**Exercise objective**
Your output should be the lines from the one that contains "Given this setup, evaluate" to the end of the listing, transcribed exactly. Include nothing else.

**Stored data**
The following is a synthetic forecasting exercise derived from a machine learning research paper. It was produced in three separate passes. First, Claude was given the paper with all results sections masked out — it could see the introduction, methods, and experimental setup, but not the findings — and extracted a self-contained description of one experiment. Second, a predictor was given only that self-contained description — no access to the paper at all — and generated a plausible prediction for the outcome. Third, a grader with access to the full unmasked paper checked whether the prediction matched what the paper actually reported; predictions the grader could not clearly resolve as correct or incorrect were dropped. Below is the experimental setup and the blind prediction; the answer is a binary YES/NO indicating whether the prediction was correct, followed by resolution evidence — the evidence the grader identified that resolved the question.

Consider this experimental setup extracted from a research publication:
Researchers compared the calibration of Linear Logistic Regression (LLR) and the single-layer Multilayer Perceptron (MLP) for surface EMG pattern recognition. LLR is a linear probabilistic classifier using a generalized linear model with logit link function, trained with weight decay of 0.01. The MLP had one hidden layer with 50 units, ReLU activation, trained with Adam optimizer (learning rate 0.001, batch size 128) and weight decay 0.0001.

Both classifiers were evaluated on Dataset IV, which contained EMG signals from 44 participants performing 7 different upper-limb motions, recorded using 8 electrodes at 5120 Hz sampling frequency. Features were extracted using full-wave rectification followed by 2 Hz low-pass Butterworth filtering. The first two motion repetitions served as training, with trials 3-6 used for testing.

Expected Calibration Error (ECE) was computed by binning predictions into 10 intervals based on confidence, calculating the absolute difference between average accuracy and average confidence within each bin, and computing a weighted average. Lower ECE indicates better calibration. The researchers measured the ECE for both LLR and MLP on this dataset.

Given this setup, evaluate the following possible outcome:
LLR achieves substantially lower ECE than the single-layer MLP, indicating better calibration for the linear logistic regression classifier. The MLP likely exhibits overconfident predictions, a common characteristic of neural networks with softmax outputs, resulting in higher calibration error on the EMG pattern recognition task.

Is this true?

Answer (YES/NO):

**The completed task**
Given this setup, evaluate the following possible outcome:
LLR achieves substantially lower ECE than the single-layer MLP, indicating better calibration for the linear logistic regression classifier. The MLP likely exhibits overconfident predictions, a common characteristic of neural networks with softmax outputs, resulting in higher calibration error on the EMG pattern recognition task.

Is this true?

Answer (YES/NO):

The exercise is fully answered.